From volcanic backdrops to Indian temples, white sand beaches to sea caves once frequented by rugged pirates – no matter where you go or what you see in Mauritius, you’re guaranteed a truly incredible stay. Relaxation seekers should try the 5-star Oberoi, a yoga and spa retreat nestled on the shores of Turtle Bay in Pointe au Piments, or the uber romantic Lux Grand Gaube, a 5-star hideaway that boasts an open air cinema, world-class diving and heaps of local fishing village culture.
Got the kids in tow? The authentic Zilwa Attitude has abundant restaurants and an inclusive kids club, much like the luxurious Heritage Awali Golf Club & Spa Resort, which is conveniently-located next to the Frederica Nature Reserve and its bountiful waterfalls.
We can relate to this one: tea is a huge part of Mauritian culture – at home, in the workplace and when socialising. Nowhere is this more obvious than at the Bois Cheri tea estate, where a range of black, green, herbal and flavoured teas are produced.
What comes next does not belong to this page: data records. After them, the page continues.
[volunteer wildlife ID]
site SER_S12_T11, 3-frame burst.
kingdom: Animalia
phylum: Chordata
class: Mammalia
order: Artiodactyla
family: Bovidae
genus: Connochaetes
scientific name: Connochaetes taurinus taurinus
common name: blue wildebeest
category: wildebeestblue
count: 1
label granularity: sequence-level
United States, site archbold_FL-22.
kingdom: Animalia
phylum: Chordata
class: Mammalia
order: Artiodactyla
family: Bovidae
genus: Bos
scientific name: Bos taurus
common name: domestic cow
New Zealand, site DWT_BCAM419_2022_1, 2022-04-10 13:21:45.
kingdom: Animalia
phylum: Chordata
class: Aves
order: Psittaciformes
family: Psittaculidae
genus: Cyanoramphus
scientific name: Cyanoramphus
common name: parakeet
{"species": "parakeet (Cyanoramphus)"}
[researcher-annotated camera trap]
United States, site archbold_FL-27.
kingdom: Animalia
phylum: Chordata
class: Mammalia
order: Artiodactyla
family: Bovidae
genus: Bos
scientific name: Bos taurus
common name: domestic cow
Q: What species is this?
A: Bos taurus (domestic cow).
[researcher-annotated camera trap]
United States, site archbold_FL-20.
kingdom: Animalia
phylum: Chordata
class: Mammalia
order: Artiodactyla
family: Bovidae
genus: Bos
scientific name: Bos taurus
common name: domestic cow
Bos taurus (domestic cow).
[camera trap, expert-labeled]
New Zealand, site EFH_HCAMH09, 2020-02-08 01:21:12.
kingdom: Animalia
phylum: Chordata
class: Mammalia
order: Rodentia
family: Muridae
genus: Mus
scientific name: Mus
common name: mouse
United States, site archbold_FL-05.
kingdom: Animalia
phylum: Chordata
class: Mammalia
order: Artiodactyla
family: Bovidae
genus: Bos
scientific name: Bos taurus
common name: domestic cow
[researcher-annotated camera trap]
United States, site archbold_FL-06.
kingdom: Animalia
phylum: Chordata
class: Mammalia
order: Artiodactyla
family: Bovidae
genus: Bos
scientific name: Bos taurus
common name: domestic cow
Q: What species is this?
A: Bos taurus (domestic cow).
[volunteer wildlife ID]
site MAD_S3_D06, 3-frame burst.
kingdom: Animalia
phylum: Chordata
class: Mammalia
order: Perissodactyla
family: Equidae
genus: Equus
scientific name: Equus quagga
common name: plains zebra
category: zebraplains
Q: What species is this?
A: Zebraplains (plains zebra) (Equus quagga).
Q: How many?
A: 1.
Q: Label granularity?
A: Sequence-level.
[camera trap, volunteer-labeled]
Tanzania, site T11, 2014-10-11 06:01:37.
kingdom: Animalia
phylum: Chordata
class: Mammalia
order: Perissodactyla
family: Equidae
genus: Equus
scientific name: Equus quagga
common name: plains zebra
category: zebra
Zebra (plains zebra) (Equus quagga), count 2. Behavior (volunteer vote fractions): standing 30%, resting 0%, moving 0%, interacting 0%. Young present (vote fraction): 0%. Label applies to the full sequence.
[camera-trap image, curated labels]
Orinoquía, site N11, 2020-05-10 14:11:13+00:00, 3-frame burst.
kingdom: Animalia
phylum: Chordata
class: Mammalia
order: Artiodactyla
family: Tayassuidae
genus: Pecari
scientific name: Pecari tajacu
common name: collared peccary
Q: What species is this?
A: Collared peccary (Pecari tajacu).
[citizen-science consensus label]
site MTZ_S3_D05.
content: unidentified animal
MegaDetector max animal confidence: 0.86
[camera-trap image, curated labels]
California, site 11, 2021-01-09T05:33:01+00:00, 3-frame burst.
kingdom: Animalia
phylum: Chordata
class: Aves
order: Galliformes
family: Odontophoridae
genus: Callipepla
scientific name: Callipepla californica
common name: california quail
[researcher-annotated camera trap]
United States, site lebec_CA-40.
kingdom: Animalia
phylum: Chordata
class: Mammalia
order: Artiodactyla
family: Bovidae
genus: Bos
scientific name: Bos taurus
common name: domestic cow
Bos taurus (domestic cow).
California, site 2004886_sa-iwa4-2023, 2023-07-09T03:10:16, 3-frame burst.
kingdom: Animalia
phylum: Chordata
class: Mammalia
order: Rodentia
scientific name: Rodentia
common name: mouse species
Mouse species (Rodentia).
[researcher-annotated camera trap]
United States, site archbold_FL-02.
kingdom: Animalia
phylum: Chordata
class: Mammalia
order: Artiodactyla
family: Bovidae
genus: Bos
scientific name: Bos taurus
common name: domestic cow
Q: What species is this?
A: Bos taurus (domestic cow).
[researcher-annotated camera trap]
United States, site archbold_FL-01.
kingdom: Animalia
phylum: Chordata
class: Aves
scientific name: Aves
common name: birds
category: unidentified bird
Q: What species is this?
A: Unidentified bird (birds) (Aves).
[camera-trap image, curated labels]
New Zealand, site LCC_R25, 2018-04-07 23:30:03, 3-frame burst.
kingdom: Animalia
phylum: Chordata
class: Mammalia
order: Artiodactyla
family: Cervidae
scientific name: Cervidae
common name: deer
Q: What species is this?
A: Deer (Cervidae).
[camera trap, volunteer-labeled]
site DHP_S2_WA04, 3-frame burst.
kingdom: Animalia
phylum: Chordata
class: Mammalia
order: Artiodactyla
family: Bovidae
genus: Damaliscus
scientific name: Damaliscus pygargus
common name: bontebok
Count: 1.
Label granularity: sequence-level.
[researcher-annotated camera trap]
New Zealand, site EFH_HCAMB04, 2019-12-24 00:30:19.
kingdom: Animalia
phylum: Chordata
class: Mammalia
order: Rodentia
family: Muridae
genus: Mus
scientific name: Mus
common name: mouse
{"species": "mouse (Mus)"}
A vanilla-infused brew is the big favourite here.
Tours around the plantation will take you into the sweet-smelling fields, museum and factory, and even include a taste-testing back at the chalet. So even though you’ve left Britain for a few weeks, you can still enjoy a warm, soothing cuppa.
Mauritius Like a Local
Nothing will prepare you for the warm French-Mauritian hospitality and laidback island lifestyle, something that’s felt across the country. Stay in a local apartment and you’ll experience it all first hand – strolling through the neighbourhoods, eating freshly-ripped loaves of bread, bathing in lagoons that are off the tourist trail and weaving through sky-high fields of sugarcane. Beware though; this type of cool routine can quickly get addictive.